**WORK REQUIRED**. Can you quote exactly the stretch of lines from the one with "Of these things" through the final line of the material, both ends included?

**STORED DATA**.
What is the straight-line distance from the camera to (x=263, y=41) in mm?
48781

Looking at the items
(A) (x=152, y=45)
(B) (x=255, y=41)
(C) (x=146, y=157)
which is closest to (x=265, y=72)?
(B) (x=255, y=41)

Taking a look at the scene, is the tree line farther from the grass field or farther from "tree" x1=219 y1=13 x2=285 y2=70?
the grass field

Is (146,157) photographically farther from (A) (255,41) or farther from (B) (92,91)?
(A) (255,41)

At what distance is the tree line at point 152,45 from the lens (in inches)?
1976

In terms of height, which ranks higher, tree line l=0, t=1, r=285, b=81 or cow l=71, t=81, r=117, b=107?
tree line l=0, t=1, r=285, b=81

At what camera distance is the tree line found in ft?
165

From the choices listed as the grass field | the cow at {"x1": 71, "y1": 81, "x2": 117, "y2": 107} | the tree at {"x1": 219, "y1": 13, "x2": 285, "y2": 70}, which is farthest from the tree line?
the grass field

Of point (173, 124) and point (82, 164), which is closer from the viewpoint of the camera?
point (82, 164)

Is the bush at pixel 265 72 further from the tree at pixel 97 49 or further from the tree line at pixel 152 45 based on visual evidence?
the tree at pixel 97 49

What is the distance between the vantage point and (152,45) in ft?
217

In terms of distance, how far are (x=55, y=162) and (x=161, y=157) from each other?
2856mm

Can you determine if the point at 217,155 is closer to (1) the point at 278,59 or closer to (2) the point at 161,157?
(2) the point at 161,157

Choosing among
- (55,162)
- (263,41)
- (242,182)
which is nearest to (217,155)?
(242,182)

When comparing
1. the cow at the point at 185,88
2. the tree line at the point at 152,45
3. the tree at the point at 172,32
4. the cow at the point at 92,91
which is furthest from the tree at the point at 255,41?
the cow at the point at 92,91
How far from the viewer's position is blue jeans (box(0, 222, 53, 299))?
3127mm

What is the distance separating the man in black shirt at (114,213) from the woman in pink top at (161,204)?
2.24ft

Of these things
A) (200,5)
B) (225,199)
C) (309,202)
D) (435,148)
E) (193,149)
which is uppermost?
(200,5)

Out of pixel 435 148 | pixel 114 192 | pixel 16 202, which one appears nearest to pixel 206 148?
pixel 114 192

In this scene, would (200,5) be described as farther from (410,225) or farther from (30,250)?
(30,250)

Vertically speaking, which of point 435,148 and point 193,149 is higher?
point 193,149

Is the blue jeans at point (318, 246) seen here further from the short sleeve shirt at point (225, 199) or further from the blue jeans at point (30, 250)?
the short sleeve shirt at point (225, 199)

**TASK RESPONSE**.
Of these things
A) (200,5)
B) (225,199)
C) (309,202)
D) (435,148)
E) (193,149)
which is uppermost?
(200,5)

Out of pixel 435 148 | pixel 114 192 | pixel 16 202, which one appears nearest to pixel 206 148?
pixel 114 192

In this scene, would (200,5) be described as farther from (410,225) or farther from (30,250)?
(30,250)

Vertically speaking, which of point 435,148 and point 193,149 is higher?
point 193,149

Is the blue jeans at point (318, 246) seen here further from the short sleeve shirt at point (225, 199) or further from the blue jeans at point (30, 250)?
the short sleeve shirt at point (225, 199)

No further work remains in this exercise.